The BBC's M Ilyas Khan in Islamabad says that US officials have in the past spoken anonymously or in circumspect terms about associations between the Pakistani establishment and insurgents.
But that with this blunt statement Adm Mullen has for the first time claimed a clear link between the two, our correspondent says.
"It's fairly well known that the ISI has a long-standing relationship with the Haqqani network," Adm Mullen told Pakistan's Dawn newspaper.
"Haqqani is supporting, funding, training fighters that are killing Americans and killing coalition partners. And I have a sacred obligation to do all I can to make sure that doesn't happen."
'Negative propaganda'
But a senior Pakistani intelligence official told the Reuters news agency that the accusation was unfounded.
"If he means we're providing them with protection, with help, that's not correct," the official, who wished to remain unnamed, told Reuters.
A statement from Gen Kayani, released after their meeting, rejected what it termed as "negative propaganda of Pakistan not doing enough".
But the statement also said that the strategic relationship between the countries was important for their mutual security.
On Thursday Pakistan's Foreign Secretary Salman Bashir is scheduled to hold talks with US State Department officials in Washington, in what is being billed as an effort to improve relations.
He said the spy agency's support of the network remained at the "core ... and the most difficult part of the relationship" and that he would take it up with Pakistan's army chief Gen Ashfaq Kayani.
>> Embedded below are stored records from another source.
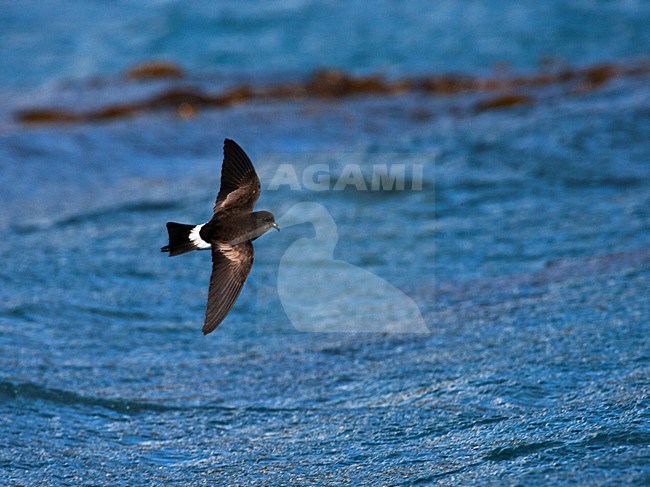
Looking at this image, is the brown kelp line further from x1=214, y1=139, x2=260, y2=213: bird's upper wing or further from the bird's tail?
the bird's tail

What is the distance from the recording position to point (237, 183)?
3219 millimetres

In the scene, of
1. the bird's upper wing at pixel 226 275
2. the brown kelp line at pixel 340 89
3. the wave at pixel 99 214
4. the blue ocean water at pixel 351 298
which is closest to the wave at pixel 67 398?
the blue ocean water at pixel 351 298

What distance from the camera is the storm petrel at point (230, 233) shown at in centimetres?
300

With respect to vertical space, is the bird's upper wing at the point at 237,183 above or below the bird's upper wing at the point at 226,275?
above

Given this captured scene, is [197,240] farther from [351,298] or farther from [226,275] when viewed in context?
[351,298]

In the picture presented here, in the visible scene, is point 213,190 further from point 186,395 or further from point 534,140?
Result: point 186,395

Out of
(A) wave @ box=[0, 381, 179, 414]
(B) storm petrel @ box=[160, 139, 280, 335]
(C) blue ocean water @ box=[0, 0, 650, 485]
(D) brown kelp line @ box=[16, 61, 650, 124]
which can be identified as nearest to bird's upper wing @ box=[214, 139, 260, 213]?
(B) storm petrel @ box=[160, 139, 280, 335]

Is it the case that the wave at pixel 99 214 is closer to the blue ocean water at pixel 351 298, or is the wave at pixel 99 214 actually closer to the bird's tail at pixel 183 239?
the blue ocean water at pixel 351 298

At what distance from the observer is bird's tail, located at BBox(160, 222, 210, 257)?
9.81 ft

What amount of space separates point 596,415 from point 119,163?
17.0 ft

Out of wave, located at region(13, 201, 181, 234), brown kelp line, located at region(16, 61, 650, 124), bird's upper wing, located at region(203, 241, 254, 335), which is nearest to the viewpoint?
bird's upper wing, located at region(203, 241, 254, 335)

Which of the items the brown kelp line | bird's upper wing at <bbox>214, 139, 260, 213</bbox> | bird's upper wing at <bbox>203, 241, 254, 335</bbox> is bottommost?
bird's upper wing at <bbox>203, 241, 254, 335</bbox>

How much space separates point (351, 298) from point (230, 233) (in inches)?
74.4

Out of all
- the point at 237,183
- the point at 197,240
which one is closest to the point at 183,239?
the point at 197,240
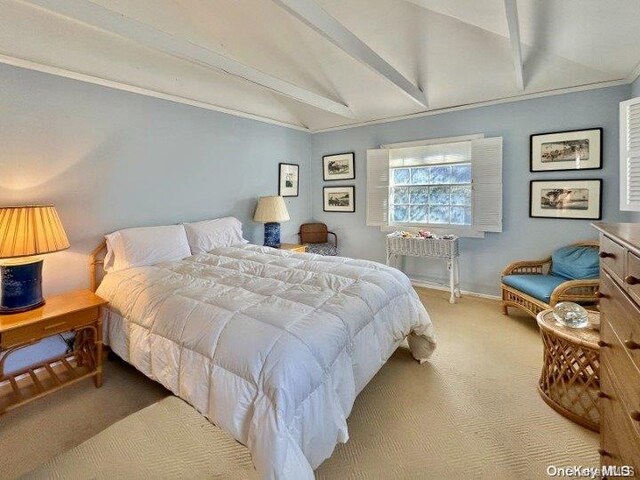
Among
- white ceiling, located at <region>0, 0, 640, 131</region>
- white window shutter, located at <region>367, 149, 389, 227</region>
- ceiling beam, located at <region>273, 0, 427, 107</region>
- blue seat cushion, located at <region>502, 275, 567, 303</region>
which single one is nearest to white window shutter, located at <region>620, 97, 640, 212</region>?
white ceiling, located at <region>0, 0, 640, 131</region>

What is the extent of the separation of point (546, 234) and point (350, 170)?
2766 millimetres

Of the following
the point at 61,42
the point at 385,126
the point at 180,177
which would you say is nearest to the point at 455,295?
the point at 385,126

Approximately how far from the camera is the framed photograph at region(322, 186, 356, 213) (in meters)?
5.07

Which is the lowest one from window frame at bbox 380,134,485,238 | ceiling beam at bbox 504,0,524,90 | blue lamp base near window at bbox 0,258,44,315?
blue lamp base near window at bbox 0,258,44,315

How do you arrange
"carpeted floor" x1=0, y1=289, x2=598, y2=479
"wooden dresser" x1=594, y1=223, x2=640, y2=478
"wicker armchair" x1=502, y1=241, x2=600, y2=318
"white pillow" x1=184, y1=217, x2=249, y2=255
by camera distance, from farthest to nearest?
"white pillow" x1=184, y1=217, x2=249, y2=255 → "wicker armchair" x1=502, y1=241, x2=600, y2=318 → "carpeted floor" x1=0, y1=289, x2=598, y2=479 → "wooden dresser" x1=594, y1=223, x2=640, y2=478

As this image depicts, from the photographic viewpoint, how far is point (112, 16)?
2027 mm

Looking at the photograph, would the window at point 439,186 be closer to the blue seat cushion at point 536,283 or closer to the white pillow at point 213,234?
the blue seat cushion at point 536,283

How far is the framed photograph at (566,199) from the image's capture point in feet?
10.8

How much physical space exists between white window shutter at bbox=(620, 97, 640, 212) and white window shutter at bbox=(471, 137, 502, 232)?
1.34 metres

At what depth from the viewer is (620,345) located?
104cm

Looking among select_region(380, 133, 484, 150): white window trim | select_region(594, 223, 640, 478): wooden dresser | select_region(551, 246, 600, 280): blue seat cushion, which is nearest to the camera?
select_region(594, 223, 640, 478): wooden dresser

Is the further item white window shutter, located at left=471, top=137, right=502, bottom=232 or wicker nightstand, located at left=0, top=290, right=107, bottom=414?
white window shutter, located at left=471, top=137, right=502, bottom=232

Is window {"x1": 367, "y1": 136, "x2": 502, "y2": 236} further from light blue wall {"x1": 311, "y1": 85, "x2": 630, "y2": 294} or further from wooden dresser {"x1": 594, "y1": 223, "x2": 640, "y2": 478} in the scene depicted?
wooden dresser {"x1": 594, "y1": 223, "x2": 640, "y2": 478}

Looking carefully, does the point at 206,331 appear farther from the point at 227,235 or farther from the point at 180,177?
the point at 180,177
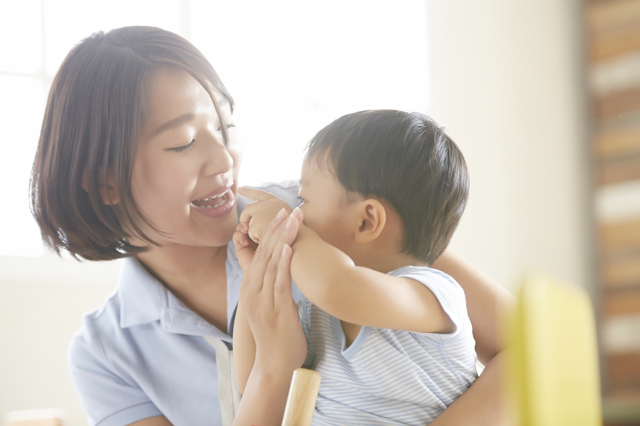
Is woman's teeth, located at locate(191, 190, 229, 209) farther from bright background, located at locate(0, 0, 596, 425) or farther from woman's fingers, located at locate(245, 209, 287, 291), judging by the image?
bright background, located at locate(0, 0, 596, 425)

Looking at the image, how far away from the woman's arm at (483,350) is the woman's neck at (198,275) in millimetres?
458

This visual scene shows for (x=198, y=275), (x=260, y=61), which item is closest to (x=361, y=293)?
(x=198, y=275)

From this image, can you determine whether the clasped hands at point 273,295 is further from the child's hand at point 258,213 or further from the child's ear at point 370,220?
the child's ear at point 370,220

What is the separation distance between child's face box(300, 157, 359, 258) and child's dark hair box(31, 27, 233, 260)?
0.26 metres

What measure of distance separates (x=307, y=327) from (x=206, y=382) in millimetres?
310

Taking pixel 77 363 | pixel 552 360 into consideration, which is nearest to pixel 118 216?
pixel 77 363

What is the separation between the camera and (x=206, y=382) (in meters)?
1.13

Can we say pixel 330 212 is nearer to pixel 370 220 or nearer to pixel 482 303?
pixel 370 220

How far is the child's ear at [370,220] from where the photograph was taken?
86cm

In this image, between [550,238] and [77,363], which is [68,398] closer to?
[77,363]

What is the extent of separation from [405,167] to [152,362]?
668mm

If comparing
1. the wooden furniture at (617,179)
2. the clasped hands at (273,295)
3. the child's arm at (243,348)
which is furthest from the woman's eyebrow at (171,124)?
the wooden furniture at (617,179)

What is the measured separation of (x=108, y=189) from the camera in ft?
3.41

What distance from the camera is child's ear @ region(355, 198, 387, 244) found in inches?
33.9
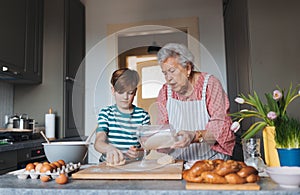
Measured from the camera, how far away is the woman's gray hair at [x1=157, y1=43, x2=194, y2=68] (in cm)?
100

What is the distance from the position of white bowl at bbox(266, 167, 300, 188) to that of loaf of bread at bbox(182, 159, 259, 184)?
0.15 ft

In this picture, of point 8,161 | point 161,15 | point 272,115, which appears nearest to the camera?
point 272,115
US-Pakistan ties have struggled to recover following the row over CIA contractor Raymond Davis - who was arrested and later released after shooting dead two Pakistani men in Lahore. The case stoked anti-American feeling across Pakistan and led to angry demonstrations
Recent reports following a meeting between the heads of the countries' spy agencies in Washington, suggested that Pakistan had demanded certain restrictions to the CIA's activities in Pakistan.
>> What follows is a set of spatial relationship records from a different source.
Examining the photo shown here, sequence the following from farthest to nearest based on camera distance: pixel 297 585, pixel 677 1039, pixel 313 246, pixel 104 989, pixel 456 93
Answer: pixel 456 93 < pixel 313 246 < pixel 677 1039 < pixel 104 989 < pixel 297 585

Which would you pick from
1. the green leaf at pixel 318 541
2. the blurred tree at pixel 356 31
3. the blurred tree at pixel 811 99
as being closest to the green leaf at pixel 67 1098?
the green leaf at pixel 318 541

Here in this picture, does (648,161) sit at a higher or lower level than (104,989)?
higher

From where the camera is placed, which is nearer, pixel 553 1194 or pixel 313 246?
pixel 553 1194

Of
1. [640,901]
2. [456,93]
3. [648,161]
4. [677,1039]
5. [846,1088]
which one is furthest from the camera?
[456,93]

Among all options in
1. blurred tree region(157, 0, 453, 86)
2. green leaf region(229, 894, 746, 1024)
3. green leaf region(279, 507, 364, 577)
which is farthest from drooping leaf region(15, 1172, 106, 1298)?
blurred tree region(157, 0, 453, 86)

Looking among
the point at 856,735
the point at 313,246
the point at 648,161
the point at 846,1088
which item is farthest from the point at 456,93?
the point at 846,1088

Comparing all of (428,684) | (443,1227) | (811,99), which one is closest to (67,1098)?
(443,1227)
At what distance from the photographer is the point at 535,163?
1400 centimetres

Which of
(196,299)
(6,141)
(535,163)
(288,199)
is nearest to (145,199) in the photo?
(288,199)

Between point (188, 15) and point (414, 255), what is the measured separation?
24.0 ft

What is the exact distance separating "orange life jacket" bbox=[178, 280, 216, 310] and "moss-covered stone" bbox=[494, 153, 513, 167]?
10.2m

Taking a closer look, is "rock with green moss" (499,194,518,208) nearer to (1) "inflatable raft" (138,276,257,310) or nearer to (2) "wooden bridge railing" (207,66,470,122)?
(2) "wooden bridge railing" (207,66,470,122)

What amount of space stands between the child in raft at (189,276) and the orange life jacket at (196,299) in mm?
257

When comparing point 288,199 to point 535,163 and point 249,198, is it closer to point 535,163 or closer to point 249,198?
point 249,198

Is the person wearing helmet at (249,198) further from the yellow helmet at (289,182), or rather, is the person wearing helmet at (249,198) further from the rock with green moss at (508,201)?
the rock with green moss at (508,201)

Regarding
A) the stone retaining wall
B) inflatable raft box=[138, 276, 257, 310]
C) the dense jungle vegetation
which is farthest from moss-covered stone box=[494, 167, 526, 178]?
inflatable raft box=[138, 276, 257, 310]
Anti-US sentiment has also been exacerbated by US drone strikes targeting militants in the north-west of the country.
Drone anger
US drone attacks have escalated in north-west Pakistan since President Barack Obama took office. But they are hugely unpopular with the Pakistani public. Many militants, some of them senior, have been killed in the raids, but hundreds of civilians have also died.
The US does not routinely confirm it is conducting drone operations in Pakistan, but analysts say only American forces have the capacity to deploy such aircraft in the region.
Analysts believe that Haqqani's insurgent network has been based in Pakistan since 2001, and that the ISI still exerts considerable influence over it.
The group has been blamed for some of the deadliest attacks on foreign troops across the border in Afghanistan.
Though the Pakistani military has routinely rejected any ties with the militants operating in Afghanistan, many analysts believe collaboration between the two is an open secret, our correspondent says.
Indeed analysts argue that Pakistan has always maintained links with some militant groups in order to try to influence events in neighbouring Afghanistan..
The timing of these remarks, our correspondent adds, suggests that the US is stepping up pressure on Pakistan to relinquish any links with Afghan militants ahead of the US forces' impending withdrawal from Afghanistan.